***** Passage to read *****

* [PATCH v2 net-next 1/3] tcp: use TCP_SKB_CB(skb)->tcp_flags in input path
2014-09-15 11:19 [PATCH v2 net-next 0/3] tcp: no longer keep around headers in input path Eric Dumazet
@ 2014-09-15 11:19 ` Eric Dumazet
2014-09-15 16:13 ` Neal Cardwell
2014-09-15 11:19 ` [PATCH v2 net-next 2/3] tcp: allow segment with FIN in tcp_try_coalesce() Eric Dumazet
` (2 subsequent siblings)
3 siblings, 1 reply; 8+ messages in thread
From: Eric Dumazet @ 2014-09-15 11:19 UTC (permalink / raw)
To: David S. Miller; +Cc: netdev, Yuchung Cheng, Neal Cardwell, Eric Dumazet
Input path of TCP do not currently uses TCP_SKB_CB(skb)->tcp_flags,
which is only used in output path.
tcp_recvmsg(), looks at tcp_hdr(skb)->syn for every skb found in receive queue,
and its unfortunate because this bit is located in a cache line right before
the payload.
We can simplify TCP by copying tcp flags into TCP_SKB_CB(skb)->tcp_flags.
This patch does so, and avoids the cache line miss in tcp_recvmsg()
Following patches will
- allow a segment with FIN being coalesced in tcp_try_coalesce()
- simplify tcp_collapse() by not copying the headers.
Signed-off-by: Eric Dumazet <edumazet@google.com>
---
net/ipv4/tcp.c | 18 ++++++++++--------
net/ipv4/tcp_input.c | 10 +++++-----
net/ipv4/tcp_ipv4.c | 1 +
net/ipv6/tcp_ipv6.c | 1 +
4 files changed, 17 insertions(+), 13 deletions(-)
diff --git a/net/ipv4/tcp.c b/net/ipv4/tcp.c
index 541f26a67ba2..070aeff1b131 100644
--- a/net/ipv4/tcp.c
+++ b/net/ipv4/tcp.c
@@ -1510,9 +1510,9 @@ static struct sk_buff *tcp_recv_skb(struct sock *sk, u32 seq, u32 *off)
while ((skb = skb_peek(&sk->sk_receive_queue)) != NULL) {
offset = seq - TCP_SKB_CB(skb)->seq;
- if (tcp_hdr(skb)->syn)
+ if (TCP_SKB_CB(skb)->tcp_flags & TCPHDR_SYN)
offset--;
- if (offset < skb->len || tcp_hdr(skb)->fin) {
+ if (offset < skb->len || (TCP_SKB_CB(skb)->tcp_flags & TCPHDR_FIN)) {
*off = offset;
return skb;
}
@@ -1585,7 +1585,7 @@ int tcp_read_sock(struct sock *sk, read_descriptor_t *desc,
if (offset + 1 != skb->len)

***** The data *****

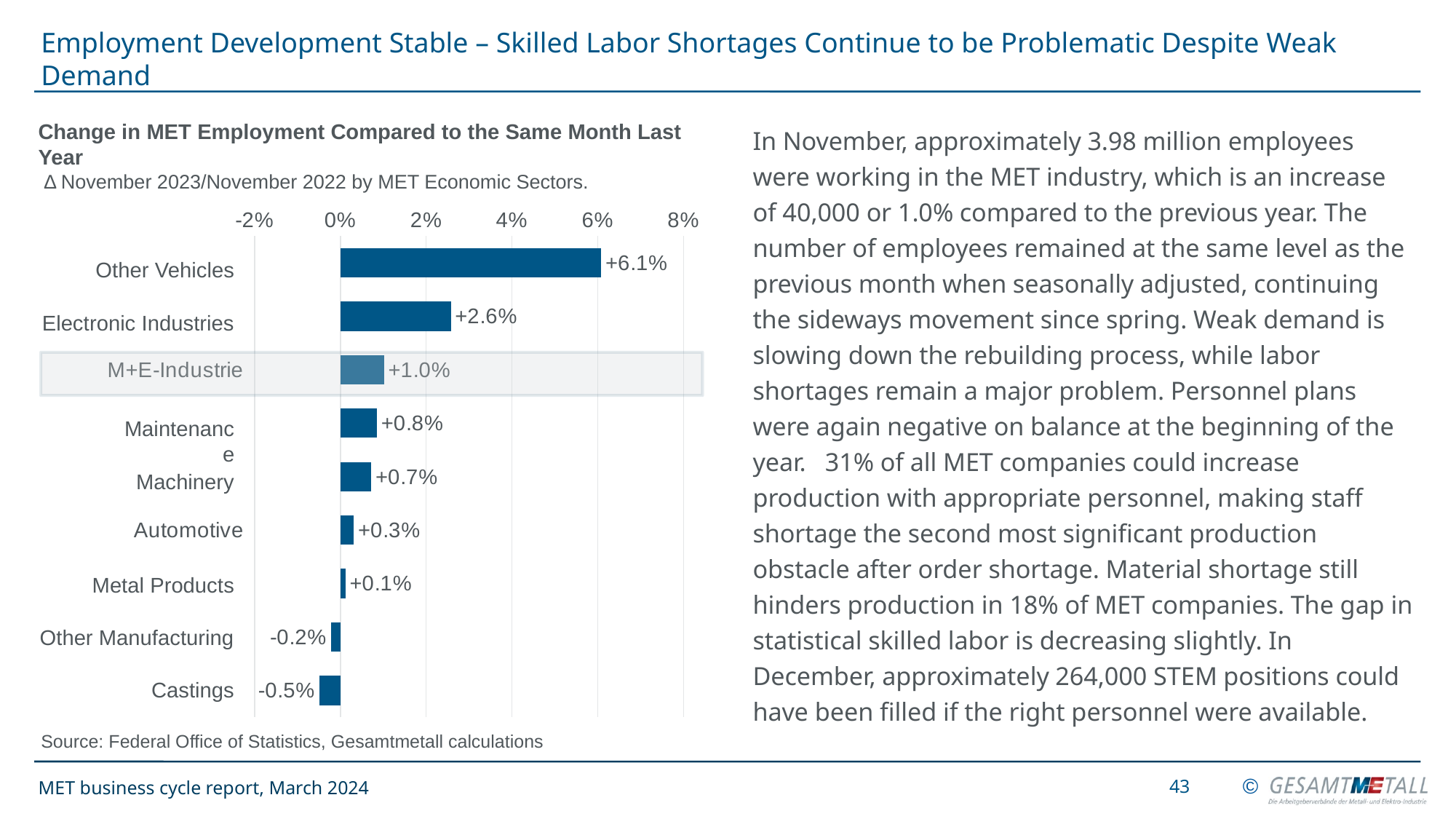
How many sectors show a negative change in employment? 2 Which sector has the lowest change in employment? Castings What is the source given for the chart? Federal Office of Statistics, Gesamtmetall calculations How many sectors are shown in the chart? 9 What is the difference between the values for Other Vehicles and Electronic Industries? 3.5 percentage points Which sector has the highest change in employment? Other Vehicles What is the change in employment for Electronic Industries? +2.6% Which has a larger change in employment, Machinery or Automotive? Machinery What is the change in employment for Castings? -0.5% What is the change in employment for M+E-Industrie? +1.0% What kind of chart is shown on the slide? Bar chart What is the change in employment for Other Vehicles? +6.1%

*****
***** The data *****

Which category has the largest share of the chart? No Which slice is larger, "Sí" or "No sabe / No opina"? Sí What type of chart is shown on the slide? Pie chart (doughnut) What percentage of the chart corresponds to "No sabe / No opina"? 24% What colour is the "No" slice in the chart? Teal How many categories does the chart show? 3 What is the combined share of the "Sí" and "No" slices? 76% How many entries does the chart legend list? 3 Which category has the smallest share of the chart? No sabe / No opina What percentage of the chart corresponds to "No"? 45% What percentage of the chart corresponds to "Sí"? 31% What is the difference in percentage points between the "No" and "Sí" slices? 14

*****
***** The data *****

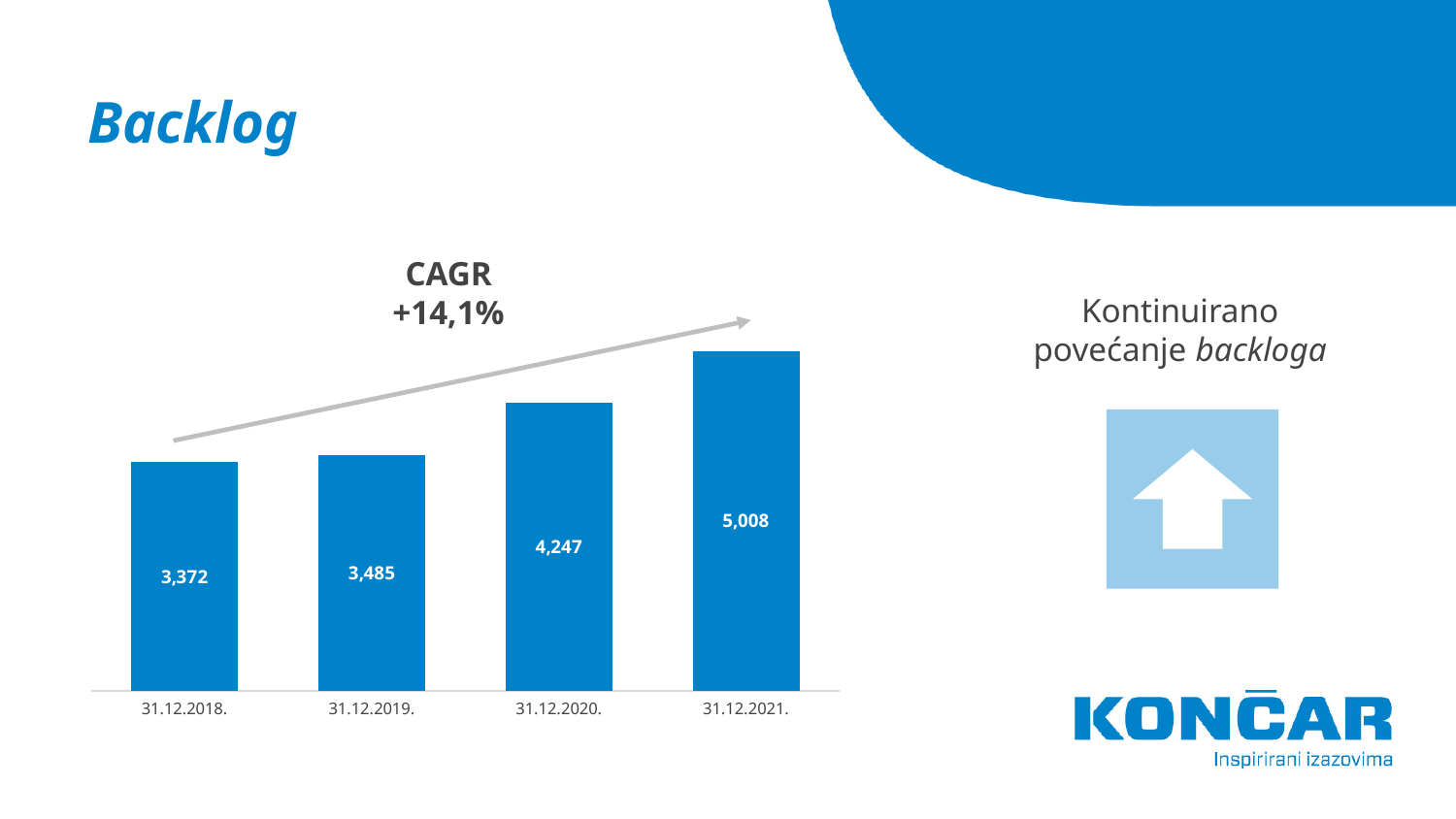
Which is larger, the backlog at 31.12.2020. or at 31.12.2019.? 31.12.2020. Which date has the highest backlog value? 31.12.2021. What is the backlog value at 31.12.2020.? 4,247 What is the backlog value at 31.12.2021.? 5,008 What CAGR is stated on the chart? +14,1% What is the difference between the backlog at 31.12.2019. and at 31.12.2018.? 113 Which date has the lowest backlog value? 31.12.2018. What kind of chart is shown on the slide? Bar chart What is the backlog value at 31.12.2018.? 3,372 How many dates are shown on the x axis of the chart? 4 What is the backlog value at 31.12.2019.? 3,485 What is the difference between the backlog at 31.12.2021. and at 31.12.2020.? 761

*****

[Required tasks]
A – In the TCP patch, which function checks tcp_hdr(skb)->syn for every skb found in the receive queue?
B – Repeat the portion of the TCP patch that opens with the words containing "tcp_recvmsg(), looks at" and closes with "miss in tcp_recvmsg()".

[Exercise answers]
A – tcp_recvmsg()

B –
tcp_recvmsg(), looks at tcp_hdr(skb)->syn for every skb found in receive queue,
and its unfortunate because this bit is located in a cache line right before
the payload.
We can simplify TCP by copying tcp flags into TCP_SKB_CB(skb)->tcp_flags.
This patch does so, and avoids the cache line miss in tcp_recvmsg()